▸ Data extract:
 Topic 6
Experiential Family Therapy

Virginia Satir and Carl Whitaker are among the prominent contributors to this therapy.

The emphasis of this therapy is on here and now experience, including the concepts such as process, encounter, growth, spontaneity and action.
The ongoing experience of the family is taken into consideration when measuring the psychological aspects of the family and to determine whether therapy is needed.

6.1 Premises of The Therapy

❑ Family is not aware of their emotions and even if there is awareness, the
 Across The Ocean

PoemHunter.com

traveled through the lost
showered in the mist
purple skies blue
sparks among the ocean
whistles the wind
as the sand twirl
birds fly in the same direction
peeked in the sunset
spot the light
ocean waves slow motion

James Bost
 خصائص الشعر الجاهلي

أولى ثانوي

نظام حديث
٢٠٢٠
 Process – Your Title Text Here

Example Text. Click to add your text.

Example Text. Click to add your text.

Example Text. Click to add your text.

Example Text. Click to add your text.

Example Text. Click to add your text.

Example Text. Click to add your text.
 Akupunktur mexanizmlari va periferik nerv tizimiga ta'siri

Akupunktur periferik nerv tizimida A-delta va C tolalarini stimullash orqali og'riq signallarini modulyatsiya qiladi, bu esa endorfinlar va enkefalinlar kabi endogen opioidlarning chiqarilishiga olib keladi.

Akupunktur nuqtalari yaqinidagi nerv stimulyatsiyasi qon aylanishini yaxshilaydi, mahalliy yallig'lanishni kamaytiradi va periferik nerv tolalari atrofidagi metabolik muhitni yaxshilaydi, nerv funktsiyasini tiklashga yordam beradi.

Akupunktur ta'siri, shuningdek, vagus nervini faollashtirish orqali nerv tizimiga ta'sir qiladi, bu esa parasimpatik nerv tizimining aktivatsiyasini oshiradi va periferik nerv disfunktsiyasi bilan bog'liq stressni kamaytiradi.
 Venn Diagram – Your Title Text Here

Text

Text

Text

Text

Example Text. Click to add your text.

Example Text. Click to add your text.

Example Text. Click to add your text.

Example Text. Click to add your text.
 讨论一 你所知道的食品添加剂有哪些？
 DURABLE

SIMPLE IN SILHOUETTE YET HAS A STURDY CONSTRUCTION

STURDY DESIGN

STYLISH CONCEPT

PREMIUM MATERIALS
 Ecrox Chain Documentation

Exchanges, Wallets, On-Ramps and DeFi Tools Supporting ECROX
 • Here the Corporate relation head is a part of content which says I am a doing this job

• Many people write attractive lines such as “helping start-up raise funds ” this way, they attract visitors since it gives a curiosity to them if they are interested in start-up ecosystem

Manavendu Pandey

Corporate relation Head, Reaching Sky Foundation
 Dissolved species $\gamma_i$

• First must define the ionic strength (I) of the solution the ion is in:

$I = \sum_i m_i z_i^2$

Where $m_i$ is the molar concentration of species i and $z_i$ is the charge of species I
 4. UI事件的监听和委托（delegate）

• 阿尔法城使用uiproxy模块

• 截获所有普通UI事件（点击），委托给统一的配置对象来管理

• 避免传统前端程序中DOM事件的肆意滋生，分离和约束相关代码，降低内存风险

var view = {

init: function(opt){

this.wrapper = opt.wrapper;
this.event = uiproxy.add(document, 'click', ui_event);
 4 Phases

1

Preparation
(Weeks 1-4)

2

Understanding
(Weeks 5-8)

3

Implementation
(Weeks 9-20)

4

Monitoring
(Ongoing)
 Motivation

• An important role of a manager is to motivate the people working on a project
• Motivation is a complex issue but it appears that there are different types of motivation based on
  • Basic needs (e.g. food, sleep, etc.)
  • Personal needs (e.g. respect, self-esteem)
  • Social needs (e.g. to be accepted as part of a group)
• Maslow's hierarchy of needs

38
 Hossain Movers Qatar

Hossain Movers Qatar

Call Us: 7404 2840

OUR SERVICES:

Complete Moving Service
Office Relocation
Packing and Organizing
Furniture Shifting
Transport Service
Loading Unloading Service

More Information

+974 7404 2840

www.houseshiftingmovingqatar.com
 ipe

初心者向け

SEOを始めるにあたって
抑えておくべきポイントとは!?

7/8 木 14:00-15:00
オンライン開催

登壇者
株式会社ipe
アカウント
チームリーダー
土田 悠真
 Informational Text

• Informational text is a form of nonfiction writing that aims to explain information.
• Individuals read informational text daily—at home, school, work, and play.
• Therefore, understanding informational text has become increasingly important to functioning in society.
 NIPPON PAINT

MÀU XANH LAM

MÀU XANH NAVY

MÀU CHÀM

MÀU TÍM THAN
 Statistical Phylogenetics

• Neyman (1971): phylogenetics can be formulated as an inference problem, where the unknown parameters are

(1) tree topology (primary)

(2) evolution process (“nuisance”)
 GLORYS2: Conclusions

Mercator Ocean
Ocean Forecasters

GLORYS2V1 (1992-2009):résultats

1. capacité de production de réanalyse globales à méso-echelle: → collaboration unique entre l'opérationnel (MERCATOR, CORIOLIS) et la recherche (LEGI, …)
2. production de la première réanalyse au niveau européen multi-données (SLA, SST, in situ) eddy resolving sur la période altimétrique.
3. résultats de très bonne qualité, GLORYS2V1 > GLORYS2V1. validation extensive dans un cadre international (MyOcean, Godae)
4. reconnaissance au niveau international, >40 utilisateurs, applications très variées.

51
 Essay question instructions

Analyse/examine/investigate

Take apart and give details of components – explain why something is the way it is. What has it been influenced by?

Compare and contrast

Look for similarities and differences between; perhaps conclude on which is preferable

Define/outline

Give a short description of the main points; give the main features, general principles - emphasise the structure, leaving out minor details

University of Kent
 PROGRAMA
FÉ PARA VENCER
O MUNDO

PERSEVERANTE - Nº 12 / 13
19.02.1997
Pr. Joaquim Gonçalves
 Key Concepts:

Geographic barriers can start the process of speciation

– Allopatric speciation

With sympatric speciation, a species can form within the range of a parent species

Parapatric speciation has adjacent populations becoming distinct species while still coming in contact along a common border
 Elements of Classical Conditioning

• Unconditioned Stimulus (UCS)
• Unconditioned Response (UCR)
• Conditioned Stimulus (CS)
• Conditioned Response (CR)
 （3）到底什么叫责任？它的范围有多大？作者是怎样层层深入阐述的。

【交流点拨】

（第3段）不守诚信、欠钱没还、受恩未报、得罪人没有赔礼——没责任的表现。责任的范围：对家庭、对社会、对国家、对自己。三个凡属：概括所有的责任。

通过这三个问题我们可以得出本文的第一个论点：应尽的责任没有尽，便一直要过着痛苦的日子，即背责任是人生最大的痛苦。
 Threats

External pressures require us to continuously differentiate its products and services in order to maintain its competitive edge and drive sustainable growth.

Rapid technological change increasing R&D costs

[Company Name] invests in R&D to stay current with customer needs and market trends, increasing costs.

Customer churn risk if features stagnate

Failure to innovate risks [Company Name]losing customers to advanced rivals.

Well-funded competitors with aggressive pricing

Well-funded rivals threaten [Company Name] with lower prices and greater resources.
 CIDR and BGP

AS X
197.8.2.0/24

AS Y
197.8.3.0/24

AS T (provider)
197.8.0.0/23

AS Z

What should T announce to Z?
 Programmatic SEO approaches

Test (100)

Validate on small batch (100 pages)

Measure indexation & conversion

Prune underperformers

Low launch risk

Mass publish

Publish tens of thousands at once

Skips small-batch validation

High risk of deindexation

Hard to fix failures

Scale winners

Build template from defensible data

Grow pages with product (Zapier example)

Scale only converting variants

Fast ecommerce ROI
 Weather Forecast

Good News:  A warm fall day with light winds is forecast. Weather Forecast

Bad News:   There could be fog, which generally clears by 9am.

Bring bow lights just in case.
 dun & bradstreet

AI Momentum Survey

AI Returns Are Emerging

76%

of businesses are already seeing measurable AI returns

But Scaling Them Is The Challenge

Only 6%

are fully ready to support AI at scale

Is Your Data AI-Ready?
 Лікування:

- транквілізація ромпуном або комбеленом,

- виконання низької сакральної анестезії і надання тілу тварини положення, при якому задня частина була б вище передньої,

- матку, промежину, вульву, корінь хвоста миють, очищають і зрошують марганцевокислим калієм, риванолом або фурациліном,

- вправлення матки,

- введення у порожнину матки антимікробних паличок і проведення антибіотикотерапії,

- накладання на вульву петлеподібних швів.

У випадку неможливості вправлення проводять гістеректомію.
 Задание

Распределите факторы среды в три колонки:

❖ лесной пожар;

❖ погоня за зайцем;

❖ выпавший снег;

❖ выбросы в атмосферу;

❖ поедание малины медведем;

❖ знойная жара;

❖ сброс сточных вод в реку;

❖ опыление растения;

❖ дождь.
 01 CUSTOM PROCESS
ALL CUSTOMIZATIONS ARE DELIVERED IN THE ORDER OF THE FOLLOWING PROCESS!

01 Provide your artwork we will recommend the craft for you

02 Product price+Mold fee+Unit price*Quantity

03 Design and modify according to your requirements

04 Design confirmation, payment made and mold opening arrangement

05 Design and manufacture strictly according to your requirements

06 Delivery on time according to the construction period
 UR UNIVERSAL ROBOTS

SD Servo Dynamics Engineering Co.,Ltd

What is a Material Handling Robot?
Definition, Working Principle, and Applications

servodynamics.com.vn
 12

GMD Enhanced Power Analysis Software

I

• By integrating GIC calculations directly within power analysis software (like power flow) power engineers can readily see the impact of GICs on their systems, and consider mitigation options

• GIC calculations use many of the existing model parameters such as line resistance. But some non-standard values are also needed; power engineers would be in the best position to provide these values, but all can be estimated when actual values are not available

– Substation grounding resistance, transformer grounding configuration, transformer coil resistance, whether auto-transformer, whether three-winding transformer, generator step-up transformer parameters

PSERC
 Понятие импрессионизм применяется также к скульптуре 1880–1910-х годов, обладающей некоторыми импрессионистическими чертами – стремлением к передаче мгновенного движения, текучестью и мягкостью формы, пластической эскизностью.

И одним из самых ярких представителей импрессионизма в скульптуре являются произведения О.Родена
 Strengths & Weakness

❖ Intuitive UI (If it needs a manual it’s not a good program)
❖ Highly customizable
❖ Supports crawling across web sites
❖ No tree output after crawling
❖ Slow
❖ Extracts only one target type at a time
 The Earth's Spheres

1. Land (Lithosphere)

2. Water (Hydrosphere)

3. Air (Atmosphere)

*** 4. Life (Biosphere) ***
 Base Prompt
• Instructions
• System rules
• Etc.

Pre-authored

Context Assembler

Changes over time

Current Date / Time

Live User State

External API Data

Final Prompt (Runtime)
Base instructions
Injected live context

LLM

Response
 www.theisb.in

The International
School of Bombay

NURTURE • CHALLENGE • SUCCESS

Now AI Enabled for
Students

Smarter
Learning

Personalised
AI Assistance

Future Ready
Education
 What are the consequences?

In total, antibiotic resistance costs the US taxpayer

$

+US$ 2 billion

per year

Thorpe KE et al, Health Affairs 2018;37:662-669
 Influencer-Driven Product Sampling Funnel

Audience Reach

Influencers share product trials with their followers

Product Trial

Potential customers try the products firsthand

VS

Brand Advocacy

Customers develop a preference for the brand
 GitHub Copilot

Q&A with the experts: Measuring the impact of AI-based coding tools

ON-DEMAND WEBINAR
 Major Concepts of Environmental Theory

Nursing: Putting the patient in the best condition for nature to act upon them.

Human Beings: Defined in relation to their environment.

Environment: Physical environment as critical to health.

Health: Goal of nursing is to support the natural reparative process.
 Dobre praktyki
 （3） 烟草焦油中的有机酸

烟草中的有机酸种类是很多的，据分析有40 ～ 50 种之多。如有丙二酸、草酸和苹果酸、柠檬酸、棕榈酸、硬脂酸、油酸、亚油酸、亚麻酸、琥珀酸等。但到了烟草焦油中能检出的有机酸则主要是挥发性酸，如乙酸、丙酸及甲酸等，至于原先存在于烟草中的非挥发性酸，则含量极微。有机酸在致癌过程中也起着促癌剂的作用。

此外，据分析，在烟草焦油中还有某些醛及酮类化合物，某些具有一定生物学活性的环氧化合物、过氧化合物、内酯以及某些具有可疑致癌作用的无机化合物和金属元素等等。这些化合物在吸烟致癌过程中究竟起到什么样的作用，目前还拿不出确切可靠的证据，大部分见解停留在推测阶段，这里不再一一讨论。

▸ Your objective: Give again, exactly as written, the lines running from the first line of the data above through the line that contains "The emphasis of".

▸ Solution to this problem:
 Topic 6
Experiential Family Therapy

Virginia Satir and Carl Whitaker are among the prominent contributors to this therapy.

The emphasis of this therapy is on here and now experience, including the concepts such as process, encounter, growth, spontaneity and action.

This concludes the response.